Given instruction 1: Please output the passage of the PodcastDownloadJob documentation that begins with the words "PodcastDownloadJob extends MediaJob" and ends after the words "and updating them)".
Given instruction 2:
Answer these from the PodcastDownloadJob documentation:
(a) What value is MAX_PODCASTS_ONE_GO set to?
(b) What is the $group_model instance used to get?
(c) How long must have passed since the last update for checkPrerequisites() to allow an update?

Text provided:
## Begin

Yioop_V9.5_Source_Code

PodcastDownloadJob extends MediaJob
in package

Application

A media job to periodically download Podcasts and store them as resources of a Wiki Page

ITEM_EXPIRES_TIME = \seekquarry\yioop\configs\ONE_WEEK: how long in seconds before a podcast item expires
MAX_PODCASTS_ONE_GO = 100: Mamimum number of feeds to download in one try
$controller : object: If MediaJob was instantiated in the web app, the controller that instatiated it
$db : object: Datasource object used to run db queries related to fes items (for storing and updating them)
$group_model : object: Instance of group model used to get a list of podcasts
$media_updater : object: If the MediaJob was instantiated in a MediaUpdater, this is a reference to that updater
$name_server_does_client_tasks : bool: Whether to run the job's client tasks on the name server in addition to prepareTasks and finishTasks
$name_server_does_client_tasks_only : bool: Whether this MediaJob performs name server only tasks
$tasks : array<string|int, mixed>: The most recently received from the name server tasks for this MediaJob
$update_time : int: Time in current epoch when feeds last updated
__construct() : mixed: Instiates the MediaJob with a reference to the object that instatiated it
checkPrerequisites() : bool: Only update if its been more than an hour since the last update
doTasks() : mixed: For each podcast source downloads the podcast web file, checks which podcast items are not in the database, adds them.
downloadPodcastItem() : string: Helper method to @see downloadPodcastItemIfNew called when it is known that a podcast item should be downloaded. It downloads a podcast item.

## End

Recorded information:
## Begin

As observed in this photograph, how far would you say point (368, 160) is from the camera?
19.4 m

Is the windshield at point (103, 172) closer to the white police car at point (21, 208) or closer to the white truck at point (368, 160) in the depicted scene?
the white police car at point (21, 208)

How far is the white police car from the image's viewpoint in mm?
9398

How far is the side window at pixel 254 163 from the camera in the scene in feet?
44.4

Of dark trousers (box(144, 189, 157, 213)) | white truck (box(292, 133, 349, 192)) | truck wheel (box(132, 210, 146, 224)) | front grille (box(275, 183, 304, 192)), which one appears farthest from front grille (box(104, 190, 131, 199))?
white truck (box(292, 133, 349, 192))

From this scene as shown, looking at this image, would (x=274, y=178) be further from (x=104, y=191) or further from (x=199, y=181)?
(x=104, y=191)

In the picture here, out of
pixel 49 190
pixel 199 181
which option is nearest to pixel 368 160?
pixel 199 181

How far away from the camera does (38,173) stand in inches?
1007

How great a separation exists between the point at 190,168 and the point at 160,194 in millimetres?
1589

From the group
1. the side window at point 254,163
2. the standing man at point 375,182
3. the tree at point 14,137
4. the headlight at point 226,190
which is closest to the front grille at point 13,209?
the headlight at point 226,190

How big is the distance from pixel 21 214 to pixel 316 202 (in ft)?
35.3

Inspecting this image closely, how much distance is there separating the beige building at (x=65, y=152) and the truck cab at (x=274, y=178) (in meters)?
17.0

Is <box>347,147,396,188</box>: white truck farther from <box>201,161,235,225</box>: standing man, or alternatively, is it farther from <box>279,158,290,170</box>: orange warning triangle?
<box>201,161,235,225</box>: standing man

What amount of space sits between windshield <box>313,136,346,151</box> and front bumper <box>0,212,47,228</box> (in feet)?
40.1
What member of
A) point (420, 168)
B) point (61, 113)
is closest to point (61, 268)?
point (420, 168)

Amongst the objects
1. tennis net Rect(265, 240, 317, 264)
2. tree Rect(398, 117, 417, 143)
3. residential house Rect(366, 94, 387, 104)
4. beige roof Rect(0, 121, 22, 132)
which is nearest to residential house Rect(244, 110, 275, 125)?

## End

Correct output 1:
PodcastDownloadJob extends MediaJob
in package

Application

A media job to periodically download Podcasts and store them as resources of a Wiki Page

ITEM_EXPIRES_TIME = \seekquarry\yioop\configs\ONE_WEEK: how long in seconds before a podcast item expires
MAX_PODCASTS_ONE_GO = 100: Mamimum number of feeds to download in one try
$controller : object: If MediaJob was instantiated in the web app, the controller that instatiated it
$db : object: Datasource object used to run db queries related to fes items (for storing and updating them)

Correct output 2:
(a) 100
(b) A list of podcasts
(c) More than an hour